Angiotensin-converting enzyme (ACE, EC 3.4.15.1) synthesized by endothelial cells and responsible for the regulation of blood pressure was purified from the bovine lung with affinity chromatography method. The purification rate of the ACE of the bovine lung was calculated as 1748- fold. Optimum pH and optimum temperature for the purified ACE were found to be 7.6 and 35-40 °C, respectively. The purity and molecular weight of the ACE were designated with SDS-PAGE. The ACE was found to have three subunits with molecular weights of 57 kDa, 66 kDa, and 190 kDa.
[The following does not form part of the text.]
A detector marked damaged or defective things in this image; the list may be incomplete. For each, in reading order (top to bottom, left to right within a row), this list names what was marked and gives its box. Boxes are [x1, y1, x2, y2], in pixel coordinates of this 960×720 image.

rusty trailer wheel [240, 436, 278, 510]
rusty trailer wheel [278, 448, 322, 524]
Then, the total molecular weight of the ACE was designated as 303 kDa with gel filtration chromatography. The effects of ACE inhibitors captopril, fosinopril, lisinopril, and beta-blockers propranolol, atenolol, and diuretic triamterene on ACE activity were studied. ACE inhibitors lisinopril, captopril, fosinopril, and diuretic triamterene demonstrated an inhibition effect on ACE activity. Beta-blockers indicated no effect on ACE. IC values of captopril, fosinopril, lisinopril, and triamterene from the graphical equation were calculated as 0.835 nM, 1.159 μM, 4.085 nM, and 227 μM, respectively. The inhibition type and K values of these compounds were determined from Lineweaver-Burk plots. Captopril, fosinopril, lisinopril, and triamterene demonstrated a non-competitive inhibition effect on ACE activity. K constants were found as 1.057 nM, 1.675 μM, 6.449 nM, and 419.5 μM, respectively. Captopril indicated the highest inhibitor effect with an IC value of 0.835 nM.